Posted at 8:00 am
What is the green inflation ?
“It is now clear that the energy transition and global warming will change the way our society works,” economist Marc-Antoine Dumont, who prepared the analysis report, immediately points out the origin of the term green inflation.
“Whether we’re talking about buying greener goods, tightening environmental standards, or rising sea levels, these changes risk transforming the economic and financial landscape as we know it. This could lead to supply imbalances [de certains biens et services] would be lower than demand and thus cause price increases, a phenomenon known as green inflation. »
What main causes?
Economist Marc-Antoine Dumont identifies two main drivers of the risk of green inflation: climate events that affect the production and supply of essential goods, especially in agriculture, and scarcity of raw materials and production capacity of goods that are essential for the energy transition (ed Note: without fossil fuels).

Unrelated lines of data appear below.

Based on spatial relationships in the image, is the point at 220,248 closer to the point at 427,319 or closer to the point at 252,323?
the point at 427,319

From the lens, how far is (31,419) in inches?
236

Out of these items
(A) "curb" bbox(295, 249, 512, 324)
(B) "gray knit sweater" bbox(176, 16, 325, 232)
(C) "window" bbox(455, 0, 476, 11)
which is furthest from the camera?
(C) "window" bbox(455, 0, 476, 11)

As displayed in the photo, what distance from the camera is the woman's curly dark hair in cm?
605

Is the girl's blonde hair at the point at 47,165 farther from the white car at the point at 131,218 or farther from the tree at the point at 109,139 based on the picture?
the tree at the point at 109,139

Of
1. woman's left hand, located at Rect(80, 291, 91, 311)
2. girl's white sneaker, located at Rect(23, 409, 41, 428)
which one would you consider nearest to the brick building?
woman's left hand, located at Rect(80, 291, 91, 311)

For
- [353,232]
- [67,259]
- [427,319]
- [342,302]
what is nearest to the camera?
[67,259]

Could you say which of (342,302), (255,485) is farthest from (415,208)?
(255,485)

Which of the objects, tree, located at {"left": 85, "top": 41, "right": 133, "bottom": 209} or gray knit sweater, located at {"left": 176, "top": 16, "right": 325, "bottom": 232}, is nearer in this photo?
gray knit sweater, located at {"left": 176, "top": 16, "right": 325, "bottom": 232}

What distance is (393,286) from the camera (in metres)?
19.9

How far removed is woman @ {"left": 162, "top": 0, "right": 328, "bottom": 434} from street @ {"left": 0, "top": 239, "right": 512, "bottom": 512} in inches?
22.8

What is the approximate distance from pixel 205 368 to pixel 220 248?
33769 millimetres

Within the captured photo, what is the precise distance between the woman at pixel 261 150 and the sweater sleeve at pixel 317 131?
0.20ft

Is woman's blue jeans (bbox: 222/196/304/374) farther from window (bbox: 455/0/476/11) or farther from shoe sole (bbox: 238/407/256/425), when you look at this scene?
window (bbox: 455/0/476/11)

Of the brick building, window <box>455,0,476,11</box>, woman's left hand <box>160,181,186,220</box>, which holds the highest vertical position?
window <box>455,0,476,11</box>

“The main cause of green inflation it’s very easy. It is an extreme weather event like a storm that destroys or damages manufacturing facilities, reducing the supply of a good or commodity and consequently causing a price increase,” explains Mr. Dumont.
However, “unfortunately, the destruction of supply by extreme weather events is an increasingly common phenomenon. The supply of raw materials, particularly in agriculture, is being severely impacted by declining yields of certain staple crops such as corn, rice and wheat.”
Shortage of energy-efficient goods?
“In view of the unavoidable consequences of global warming, more and more people are adapting their consumption and transport habits in order to minimize their carbon footprint,” says economist Marc-Antoine Dumont, explaining the second main cause green inflation.
For example, “the increased affordability of several green technologies, combined with government incentives, is leading to a significant increase in the purchase of clean goods and services such as electric cars.”
However, Mr. Dumont notes that “the massive deployment of electric vehicles, wind energy or solar energy requires industrial production capacities and technologies that are not yet optimized and the costs of which remain high”.
The Desjardins economist cites as an example the sharp rise in the price of minerals such as lithium, which is essential for the production of electric batteries and whose price has risen by 600% in the last three years.
“Demand for some metals necessary for the energy transition will increase sharply, while supply will remain limited,” notes Marc-Antoine Dumont.
“New mines are needed to feed this growing appetite for metals. However, mining producers also have to deal with declining quality of the minerals. [de mines existantes]which pushes up production costs as more energy is needed” to extract these minerals.
How can the phenomenon be mitigated?
According to economist Marc-Antoine Dumont, “given the complexity and magnitude of the challenges related to the energy transition, there will most likely be price adjustments in some industries”.
Among other things, “the costs of environmental pollution would be integrated into the production costs for the first time”. (For example by integrating the costs related to emission allowances, mandatory recovery/recycling costs, etc.)
That is, according to Mr. Dumont, the risk of green inflation remain “avoidable” because it is “rather associated with an uncoordinated environmental turnaround” by the authorities involved.
For example, “A transition [énergétique] late is to cause a higher risk green inflationsince the measures applied will lead to further market distortions”.
The economist Marc-Antoine Dumont also anticipates “all the more the transition [énergétique] delayed, the greater the consequences of extreme weather events.
Therefore, he concludes, “continued decarbonization efforts while maintaining a good calibration of public and monetary policies are essential to mitigate the risks associated with global warming and green inflation “.